### WORK REQUEST:
In the records below, the part to copy starts at the line containing "Nitecore TM12K" and goes to the last line; output it exactly, without pictures.

### Short web captions:
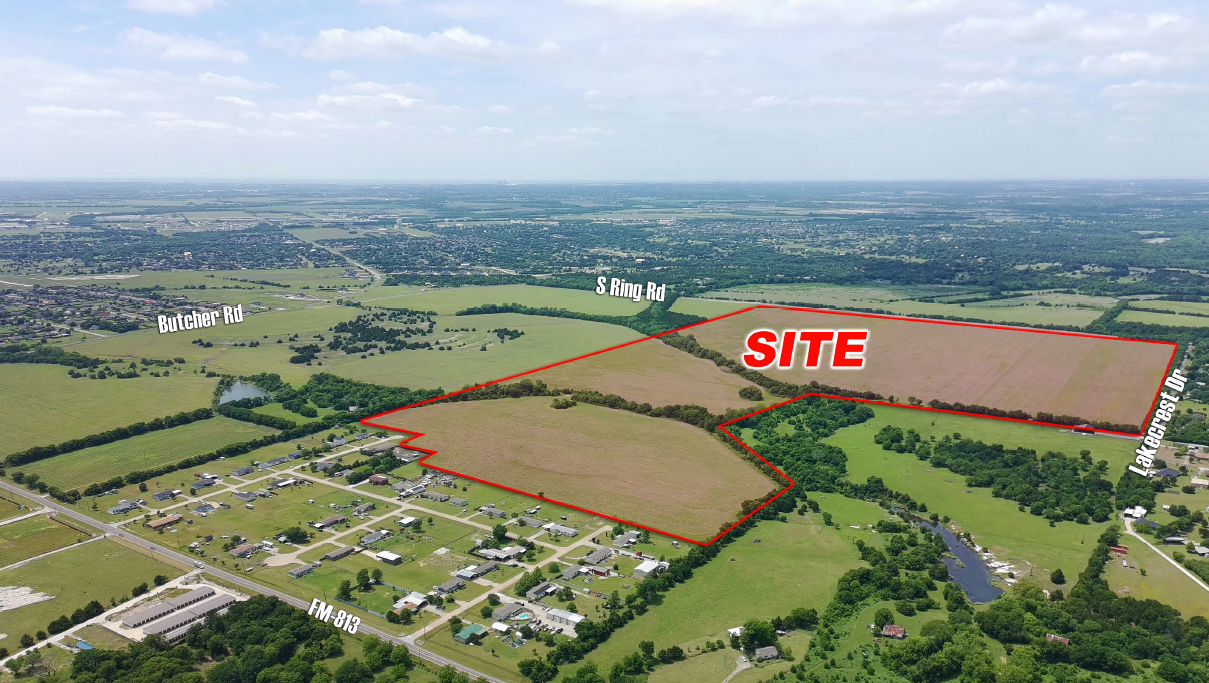 219 AC | SEC S Ring Rd & Lakecrest Dr — 140 Buchanan Drive, Waxahachie, TX, 75165 photo 7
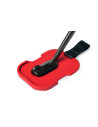 Semelle de béquille moto ACEBIKES Parking Pad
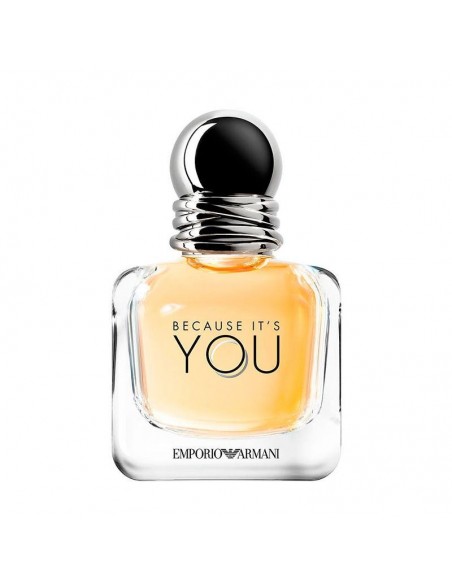 You EDP GIORGIO ARMANI Mujer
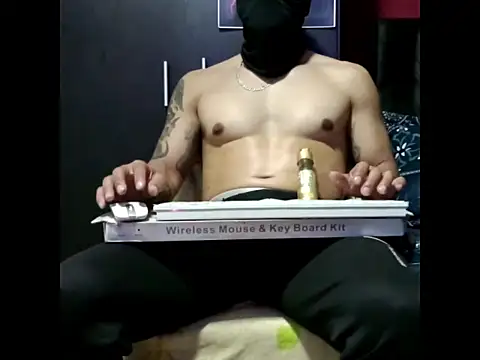 عرض كام rolobot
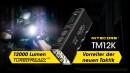 Nitecore TM12K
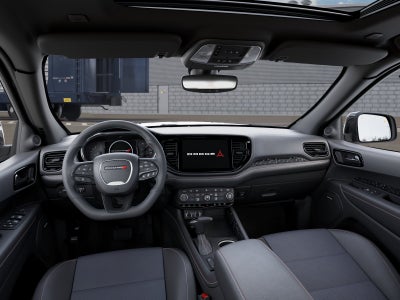2026 Dodge Durango GT Plus HEMI V8 America 250 Edition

### WRITTEN RESPONSE:
 Nitecore TM12K
2026 Dodge Durango GT Plus HEMI V8 America 250 Edition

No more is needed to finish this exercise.